Mr Mulroney then sued Mr Newman, accusing him of publishing comments he said he had made in confidence. The lawsuit was settled in 2006 — the same year, as part of another lawsuit, in which Mr. Newman apologized to Conrad Black, who had sued him for defamation over comments in the Newman memoir, “Here Be Dragons: Telling Tales of People, Passion and Power” (2004).
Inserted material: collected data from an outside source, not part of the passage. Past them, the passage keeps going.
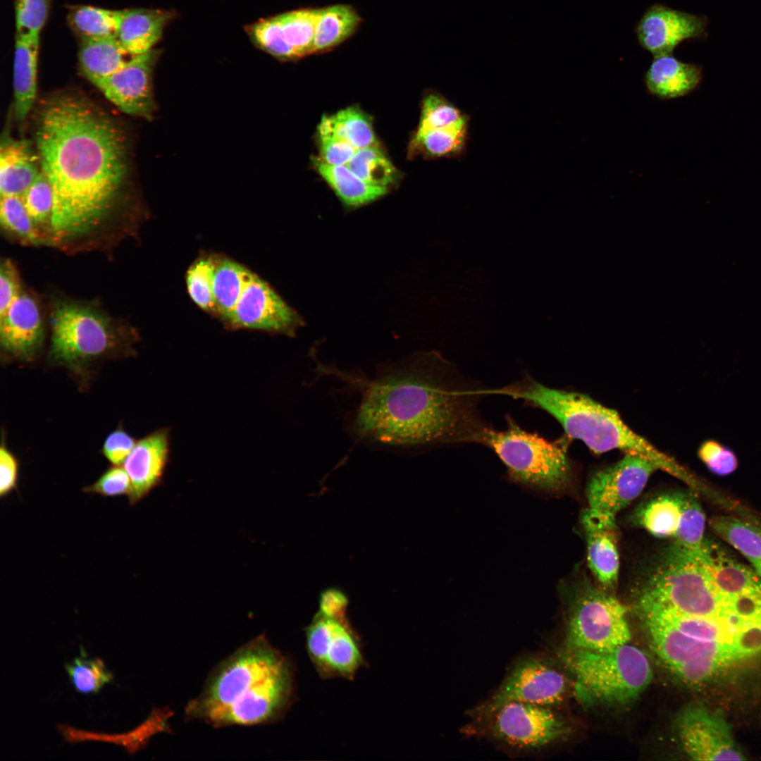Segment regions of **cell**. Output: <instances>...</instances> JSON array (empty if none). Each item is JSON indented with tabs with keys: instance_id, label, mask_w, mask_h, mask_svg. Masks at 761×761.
<instances>
[{
	"instance_id": "cell-1",
	"label": "cell",
	"mask_w": 761,
	"mask_h": 761,
	"mask_svg": "<svg viewBox=\"0 0 761 761\" xmlns=\"http://www.w3.org/2000/svg\"><path fill=\"white\" fill-rule=\"evenodd\" d=\"M35 140L54 195L47 245L87 243L109 228L128 170L124 134L89 101L63 94L41 109Z\"/></svg>"
},
{
	"instance_id": "cell-2",
	"label": "cell",
	"mask_w": 761,
	"mask_h": 761,
	"mask_svg": "<svg viewBox=\"0 0 761 761\" xmlns=\"http://www.w3.org/2000/svg\"><path fill=\"white\" fill-rule=\"evenodd\" d=\"M480 393L435 354L369 383L353 430L392 445L478 443L489 428L477 409Z\"/></svg>"
},
{
	"instance_id": "cell-3",
	"label": "cell",
	"mask_w": 761,
	"mask_h": 761,
	"mask_svg": "<svg viewBox=\"0 0 761 761\" xmlns=\"http://www.w3.org/2000/svg\"><path fill=\"white\" fill-rule=\"evenodd\" d=\"M295 693L291 661L260 636L214 669L185 716L215 727L268 724L285 715Z\"/></svg>"
},
{
	"instance_id": "cell-4",
	"label": "cell",
	"mask_w": 761,
	"mask_h": 761,
	"mask_svg": "<svg viewBox=\"0 0 761 761\" xmlns=\"http://www.w3.org/2000/svg\"><path fill=\"white\" fill-rule=\"evenodd\" d=\"M497 392L522 400L547 412L569 438L582 441L596 454L612 450L637 454L680 479L688 483L693 480L678 462L631 430L616 411L585 394L550 388L531 378L507 385Z\"/></svg>"
},
{
	"instance_id": "cell-5",
	"label": "cell",
	"mask_w": 761,
	"mask_h": 761,
	"mask_svg": "<svg viewBox=\"0 0 761 761\" xmlns=\"http://www.w3.org/2000/svg\"><path fill=\"white\" fill-rule=\"evenodd\" d=\"M48 362L61 366L86 381L97 362L134 354L135 331L95 304L63 299L50 314Z\"/></svg>"
},
{
	"instance_id": "cell-6",
	"label": "cell",
	"mask_w": 761,
	"mask_h": 761,
	"mask_svg": "<svg viewBox=\"0 0 761 761\" xmlns=\"http://www.w3.org/2000/svg\"><path fill=\"white\" fill-rule=\"evenodd\" d=\"M700 547L672 546L651 573L638 600L688 615L746 625L735 618L729 602L717 591Z\"/></svg>"
},
{
	"instance_id": "cell-7",
	"label": "cell",
	"mask_w": 761,
	"mask_h": 761,
	"mask_svg": "<svg viewBox=\"0 0 761 761\" xmlns=\"http://www.w3.org/2000/svg\"><path fill=\"white\" fill-rule=\"evenodd\" d=\"M639 614L658 657L686 683H704L761 658V631L735 641H705L686 635L649 615Z\"/></svg>"
},
{
	"instance_id": "cell-8",
	"label": "cell",
	"mask_w": 761,
	"mask_h": 761,
	"mask_svg": "<svg viewBox=\"0 0 761 761\" xmlns=\"http://www.w3.org/2000/svg\"><path fill=\"white\" fill-rule=\"evenodd\" d=\"M575 692L586 705H621L641 694L652 678L648 656L629 643L610 651L567 650Z\"/></svg>"
},
{
	"instance_id": "cell-9",
	"label": "cell",
	"mask_w": 761,
	"mask_h": 761,
	"mask_svg": "<svg viewBox=\"0 0 761 761\" xmlns=\"http://www.w3.org/2000/svg\"><path fill=\"white\" fill-rule=\"evenodd\" d=\"M509 423L502 431L489 428L481 444L495 452L514 481L546 490L565 489L571 469L564 440H549Z\"/></svg>"
},
{
	"instance_id": "cell-10",
	"label": "cell",
	"mask_w": 761,
	"mask_h": 761,
	"mask_svg": "<svg viewBox=\"0 0 761 761\" xmlns=\"http://www.w3.org/2000/svg\"><path fill=\"white\" fill-rule=\"evenodd\" d=\"M631 637L626 607L603 588L586 585L570 614L567 650L610 651Z\"/></svg>"
},
{
	"instance_id": "cell-11",
	"label": "cell",
	"mask_w": 761,
	"mask_h": 761,
	"mask_svg": "<svg viewBox=\"0 0 761 761\" xmlns=\"http://www.w3.org/2000/svg\"><path fill=\"white\" fill-rule=\"evenodd\" d=\"M567 690L566 677L559 670L541 657L526 655L514 662L493 693L469 714L479 720L512 702L554 705L563 700Z\"/></svg>"
},
{
	"instance_id": "cell-12",
	"label": "cell",
	"mask_w": 761,
	"mask_h": 761,
	"mask_svg": "<svg viewBox=\"0 0 761 761\" xmlns=\"http://www.w3.org/2000/svg\"><path fill=\"white\" fill-rule=\"evenodd\" d=\"M478 721L491 738L520 751L545 748L568 731L565 722L550 706L520 702L507 703Z\"/></svg>"
},
{
	"instance_id": "cell-13",
	"label": "cell",
	"mask_w": 761,
	"mask_h": 761,
	"mask_svg": "<svg viewBox=\"0 0 761 761\" xmlns=\"http://www.w3.org/2000/svg\"><path fill=\"white\" fill-rule=\"evenodd\" d=\"M305 647L318 675L352 680L366 664L361 638L347 617L316 614L304 629Z\"/></svg>"
},
{
	"instance_id": "cell-14",
	"label": "cell",
	"mask_w": 761,
	"mask_h": 761,
	"mask_svg": "<svg viewBox=\"0 0 761 761\" xmlns=\"http://www.w3.org/2000/svg\"><path fill=\"white\" fill-rule=\"evenodd\" d=\"M634 520L652 535L672 538L686 548H699L705 541V516L692 493L659 495L639 507Z\"/></svg>"
},
{
	"instance_id": "cell-15",
	"label": "cell",
	"mask_w": 761,
	"mask_h": 761,
	"mask_svg": "<svg viewBox=\"0 0 761 761\" xmlns=\"http://www.w3.org/2000/svg\"><path fill=\"white\" fill-rule=\"evenodd\" d=\"M321 8H302L259 19L244 27L252 44L282 61L312 54Z\"/></svg>"
},
{
	"instance_id": "cell-16",
	"label": "cell",
	"mask_w": 761,
	"mask_h": 761,
	"mask_svg": "<svg viewBox=\"0 0 761 761\" xmlns=\"http://www.w3.org/2000/svg\"><path fill=\"white\" fill-rule=\"evenodd\" d=\"M658 467L634 453H626L617 463L600 469L586 487L588 507L616 516L635 500Z\"/></svg>"
},
{
	"instance_id": "cell-17",
	"label": "cell",
	"mask_w": 761,
	"mask_h": 761,
	"mask_svg": "<svg viewBox=\"0 0 761 761\" xmlns=\"http://www.w3.org/2000/svg\"><path fill=\"white\" fill-rule=\"evenodd\" d=\"M677 734L683 750L692 760L745 759L731 726L717 711L699 705L687 707L678 718Z\"/></svg>"
},
{
	"instance_id": "cell-18",
	"label": "cell",
	"mask_w": 761,
	"mask_h": 761,
	"mask_svg": "<svg viewBox=\"0 0 761 761\" xmlns=\"http://www.w3.org/2000/svg\"><path fill=\"white\" fill-rule=\"evenodd\" d=\"M161 53V49H152L132 56L119 70L94 85L123 112L151 120L156 109L153 73Z\"/></svg>"
},
{
	"instance_id": "cell-19",
	"label": "cell",
	"mask_w": 761,
	"mask_h": 761,
	"mask_svg": "<svg viewBox=\"0 0 761 761\" xmlns=\"http://www.w3.org/2000/svg\"><path fill=\"white\" fill-rule=\"evenodd\" d=\"M246 328L292 336L303 326L302 317L268 283L253 274L226 322Z\"/></svg>"
},
{
	"instance_id": "cell-20",
	"label": "cell",
	"mask_w": 761,
	"mask_h": 761,
	"mask_svg": "<svg viewBox=\"0 0 761 761\" xmlns=\"http://www.w3.org/2000/svg\"><path fill=\"white\" fill-rule=\"evenodd\" d=\"M706 25L703 17L657 3L645 11L635 32L639 45L656 57L672 54L685 40L703 37Z\"/></svg>"
},
{
	"instance_id": "cell-21",
	"label": "cell",
	"mask_w": 761,
	"mask_h": 761,
	"mask_svg": "<svg viewBox=\"0 0 761 761\" xmlns=\"http://www.w3.org/2000/svg\"><path fill=\"white\" fill-rule=\"evenodd\" d=\"M45 328L37 300L22 292L0 316V345L6 361L32 362L42 350Z\"/></svg>"
},
{
	"instance_id": "cell-22",
	"label": "cell",
	"mask_w": 761,
	"mask_h": 761,
	"mask_svg": "<svg viewBox=\"0 0 761 761\" xmlns=\"http://www.w3.org/2000/svg\"><path fill=\"white\" fill-rule=\"evenodd\" d=\"M581 521L588 567L601 588L609 592L617 586L619 571L615 516L588 507Z\"/></svg>"
},
{
	"instance_id": "cell-23",
	"label": "cell",
	"mask_w": 761,
	"mask_h": 761,
	"mask_svg": "<svg viewBox=\"0 0 761 761\" xmlns=\"http://www.w3.org/2000/svg\"><path fill=\"white\" fill-rule=\"evenodd\" d=\"M169 431L161 428L137 440L123 462L130 479L129 502L142 500L159 482L169 456Z\"/></svg>"
},
{
	"instance_id": "cell-24",
	"label": "cell",
	"mask_w": 761,
	"mask_h": 761,
	"mask_svg": "<svg viewBox=\"0 0 761 761\" xmlns=\"http://www.w3.org/2000/svg\"><path fill=\"white\" fill-rule=\"evenodd\" d=\"M175 10L136 8L120 11L116 39L130 56L147 52L162 39Z\"/></svg>"
},
{
	"instance_id": "cell-25",
	"label": "cell",
	"mask_w": 761,
	"mask_h": 761,
	"mask_svg": "<svg viewBox=\"0 0 761 761\" xmlns=\"http://www.w3.org/2000/svg\"><path fill=\"white\" fill-rule=\"evenodd\" d=\"M702 78L699 66L667 54L654 57L645 73L643 82L650 95L666 100L693 92L699 87Z\"/></svg>"
},
{
	"instance_id": "cell-26",
	"label": "cell",
	"mask_w": 761,
	"mask_h": 761,
	"mask_svg": "<svg viewBox=\"0 0 761 761\" xmlns=\"http://www.w3.org/2000/svg\"><path fill=\"white\" fill-rule=\"evenodd\" d=\"M700 553L717 591L728 602L747 592L761 589L760 576L732 558L717 543L705 540Z\"/></svg>"
},
{
	"instance_id": "cell-27",
	"label": "cell",
	"mask_w": 761,
	"mask_h": 761,
	"mask_svg": "<svg viewBox=\"0 0 761 761\" xmlns=\"http://www.w3.org/2000/svg\"><path fill=\"white\" fill-rule=\"evenodd\" d=\"M39 35L16 32L13 61L14 114L24 120L36 98Z\"/></svg>"
},
{
	"instance_id": "cell-28",
	"label": "cell",
	"mask_w": 761,
	"mask_h": 761,
	"mask_svg": "<svg viewBox=\"0 0 761 761\" xmlns=\"http://www.w3.org/2000/svg\"><path fill=\"white\" fill-rule=\"evenodd\" d=\"M37 157L26 140L6 139L0 150L1 196L20 197L41 171Z\"/></svg>"
},
{
	"instance_id": "cell-29",
	"label": "cell",
	"mask_w": 761,
	"mask_h": 761,
	"mask_svg": "<svg viewBox=\"0 0 761 761\" xmlns=\"http://www.w3.org/2000/svg\"><path fill=\"white\" fill-rule=\"evenodd\" d=\"M169 717L168 711L154 709L140 726L128 734L120 735L87 732L63 724H58L57 729L63 740L70 743L86 741L109 742L124 747L132 755L143 748L154 734L168 731L167 719Z\"/></svg>"
},
{
	"instance_id": "cell-30",
	"label": "cell",
	"mask_w": 761,
	"mask_h": 761,
	"mask_svg": "<svg viewBox=\"0 0 761 761\" xmlns=\"http://www.w3.org/2000/svg\"><path fill=\"white\" fill-rule=\"evenodd\" d=\"M361 18L351 5L338 4L320 8L312 54L330 51L357 32Z\"/></svg>"
},
{
	"instance_id": "cell-31",
	"label": "cell",
	"mask_w": 761,
	"mask_h": 761,
	"mask_svg": "<svg viewBox=\"0 0 761 761\" xmlns=\"http://www.w3.org/2000/svg\"><path fill=\"white\" fill-rule=\"evenodd\" d=\"M315 168L346 206L358 207L384 196L388 188L371 185L354 173L347 165L327 164L314 159Z\"/></svg>"
},
{
	"instance_id": "cell-32",
	"label": "cell",
	"mask_w": 761,
	"mask_h": 761,
	"mask_svg": "<svg viewBox=\"0 0 761 761\" xmlns=\"http://www.w3.org/2000/svg\"><path fill=\"white\" fill-rule=\"evenodd\" d=\"M127 55L130 56L114 37L80 40V69L93 84L119 70L130 59Z\"/></svg>"
},
{
	"instance_id": "cell-33",
	"label": "cell",
	"mask_w": 761,
	"mask_h": 761,
	"mask_svg": "<svg viewBox=\"0 0 761 761\" xmlns=\"http://www.w3.org/2000/svg\"><path fill=\"white\" fill-rule=\"evenodd\" d=\"M468 137L469 128L416 130L409 152L432 159L459 158L466 152Z\"/></svg>"
},
{
	"instance_id": "cell-34",
	"label": "cell",
	"mask_w": 761,
	"mask_h": 761,
	"mask_svg": "<svg viewBox=\"0 0 761 761\" xmlns=\"http://www.w3.org/2000/svg\"><path fill=\"white\" fill-rule=\"evenodd\" d=\"M253 274L233 260L216 263L213 287L216 312L226 322Z\"/></svg>"
},
{
	"instance_id": "cell-35",
	"label": "cell",
	"mask_w": 761,
	"mask_h": 761,
	"mask_svg": "<svg viewBox=\"0 0 761 761\" xmlns=\"http://www.w3.org/2000/svg\"><path fill=\"white\" fill-rule=\"evenodd\" d=\"M710 524L712 530L753 564L761 576V528L731 516L717 515Z\"/></svg>"
},
{
	"instance_id": "cell-36",
	"label": "cell",
	"mask_w": 761,
	"mask_h": 761,
	"mask_svg": "<svg viewBox=\"0 0 761 761\" xmlns=\"http://www.w3.org/2000/svg\"><path fill=\"white\" fill-rule=\"evenodd\" d=\"M120 13L92 6H73L69 8L68 22L80 40L116 38Z\"/></svg>"
},
{
	"instance_id": "cell-37",
	"label": "cell",
	"mask_w": 761,
	"mask_h": 761,
	"mask_svg": "<svg viewBox=\"0 0 761 761\" xmlns=\"http://www.w3.org/2000/svg\"><path fill=\"white\" fill-rule=\"evenodd\" d=\"M469 126V116L444 95L430 91L423 96L416 130Z\"/></svg>"
},
{
	"instance_id": "cell-38",
	"label": "cell",
	"mask_w": 761,
	"mask_h": 761,
	"mask_svg": "<svg viewBox=\"0 0 761 761\" xmlns=\"http://www.w3.org/2000/svg\"><path fill=\"white\" fill-rule=\"evenodd\" d=\"M326 118L335 134L356 149L378 146L371 122L359 109L348 107Z\"/></svg>"
},
{
	"instance_id": "cell-39",
	"label": "cell",
	"mask_w": 761,
	"mask_h": 761,
	"mask_svg": "<svg viewBox=\"0 0 761 761\" xmlns=\"http://www.w3.org/2000/svg\"><path fill=\"white\" fill-rule=\"evenodd\" d=\"M347 166L364 181L388 188L396 179L392 163L378 146L357 149Z\"/></svg>"
},
{
	"instance_id": "cell-40",
	"label": "cell",
	"mask_w": 761,
	"mask_h": 761,
	"mask_svg": "<svg viewBox=\"0 0 761 761\" xmlns=\"http://www.w3.org/2000/svg\"><path fill=\"white\" fill-rule=\"evenodd\" d=\"M0 223L1 228L23 244L43 245L42 240L19 196H1Z\"/></svg>"
},
{
	"instance_id": "cell-41",
	"label": "cell",
	"mask_w": 761,
	"mask_h": 761,
	"mask_svg": "<svg viewBox=\"0 0 761 761\" xmlns=\"http://www.w3.org/2000/svg\"><path fill=\"white\" fill-rule=\"evenodd\" d=\"M25 208L38 231L43 245L47 244L54 204L51 185L41 170L35 181L20 196Z\"/></svg>"
},
{
	"instance_id": "cell-42",
	"label": "cell",
	"mask_w": 761,
	"mask_h": 761,
	"mask_svg": "<svg viewBox=\"0 0 761 761\" xmlns=\"http://www.w3.org/2000/svg\"><path fill=\"white\" fill-rule=\"evenodd\" d=\"M65 669L74 688L82 694H95L113 679L99 658H88L83 648L80 655L65 664Z\"/></svg>"
},
{
	"instance_id": "cell-43",
	"label": "cell",
	"mask_w": 761,
	"mask_h": 761,
	"mask_svg": "<svg viewBox=\"0 0 761 761\" xmlns=\"http://www.w3.org/2000/svg\"><path fill=\"white\" fill-rule=\"evenodd\" d=\"M215 266L212 259H200L190 266L186 275L191 299L199 308L208 311H216L213 288Z\"/></svg>"
},
{
	"instance_id": "cell-44",
	"label": "cell",
	"mask_w": 761,
	"mask_h": 761,
	"mask_svg": "<svg viewBox=\"0 0 761 761\" xmlns=\"http://www.w3.org/2000/svg\"><path fill=\"white\" fill-rule=\"evenodd\" d=\"M320 157L323 162L333 166L347 165L357 149L332 130L326 116L322 118L318 128Z\"/></svg>"
},
{
	"instance_id": "cell-45",
	"label": "cell",
	"mask_w": 761,
	"mask_h": 761,
	"mask_svg": "<svg viewBox=\"0 0 761 761\" xmlns=\"http://www.w3.org/2000/svg\"><path fill=\"white\" fill-rule=\"evenodd\" d=\"M16 32L39 35L44 27L51 0H16Z\"/></svg>"
},
{
	"instance_id": "cell-46",
	"label": "cell",
	"mask_w": 761,
	"mask_h": 761,
	"mask_svg": "<svg viewBox=\"0 0 761 761\" xmlns=\"http://www.w3.org/2000/svg\"><path fill=\"white\" fill-rule=\"evenodd\" d=\"M698 457L712 473L718 476L731 474L738 467L735 452L715 440L704 441L698 449Z\"/></svg>"
},
{
	"instance_id": "cell-47",
	"label": "cell",
	"mask_w": 761,
	"mask_h": 761,
	"mask_svg": "<svg viewBox=\"0 0 761 761\" xmlns=\"http://www.w3.org/2000/svg\"><path fill=\"white\" fill-rule=\"evenodd\" d=\"M130 490V477L120 465H112L94 483L84 488L85 492L104 497L128 495Z\"/></svg>"
},
{
	"instance_id": "cell-48",
	"label": "cell",
	"mask_w": 761,
	"mask_h": 761,
	"mask_svg": "<svg viewBox=\"0 0 761 761\" xmlns=\"http://www.w3.org/2000/svg\"><path fill=\"white\" fill-rule=\"evenodd\" d=\"M136 443L137 440L120 424L106 435L101 454L112 465H121Z\"/></svg>"
},
{
	"instance_id": "cell-49",
	"label": "cell",
	"mask_w": 761,
	"mask_h": 761,
	"mask_svg": "<svg viewBox=\"0 0 761 761\" xmlns=\"http://www.w3.org/2000/svg\"><path fill=\"white\" fill-rule=\"evenodd\" d=\"M22 292L20 280L15 265L8 259H2L0 265V316L4 314Z\"/></svg>"
},
{
	"instance_id": "cell-50",
	"label": "cell",
	"mask_w": 761,
	"mask_h": 761,
	"mask_svg": "<svg viewBox=\"0 0 761 761\" xmlns=\"http://www.w3.org/2000/svg\"><path fill=\"white\" fill-rule=\"evenodd\" d=\"M2 435L0 448V496L8 495L16 488L19 464L17 457L8 449Z\"/></svg>"
},
{
	"instance_id": "cell-51",
	"label": "cell",
	"mask_w": 761,
	"mask_h": 761,
	"mask_svg": "<svg viewBox=\"0 0 761 761\" xmlns=\"http://www.w3.org/2000/svg\"><path fill=\"white\" fill-rule=\"evenodd\" d=\"M348 604L349 600L342 591L328 588L321 593L318 613L329 617H345Z\"/></svg>"
}]
</instances>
After a long period of reporting for The Financial Post, Mr. Newman was editor of The Toronto Star from 1969 to 1971. His tenure ended abruptly, he wrote, after he rejected the publisher’s request to praise Toronto’s mayor in an editorial that coincided with the paper’s application for a new printing plant.
Mr. Newman called himself a victim of the publisher’s “mushroom treatment”: kept isolated in the dark, sprayed with manure and then canned.
He had more success editing Maclean’s, from 1975 to 1982, when he helped transform the magazine from a money-losing monthly into a prosperous and influential weekly.
In 1990 he was promoted to the rank of Companion of the Order of Canada.
Distinguished by his ubiquitous Greek fisherman’s cap, Mr. Newman was married three times before marrying Alvy Bjorklund. He had two daughters from previous marriages and two stepdaughters, the children of Alvy Newman. Complete information about his survivors was not immediately available.
Mr. Newman attributed his failed marriages mainly to his workaholic habits, although, he said, one divorce resulted from a theological dispute: “I thought I was God and they weren’t.”
His energy hardly diminished in his later years.
“There’s a sticker on my computer that says, ‘We don’t stop playing because we’re old. We are getting old because we stop playing,” he said. “That is my credo.”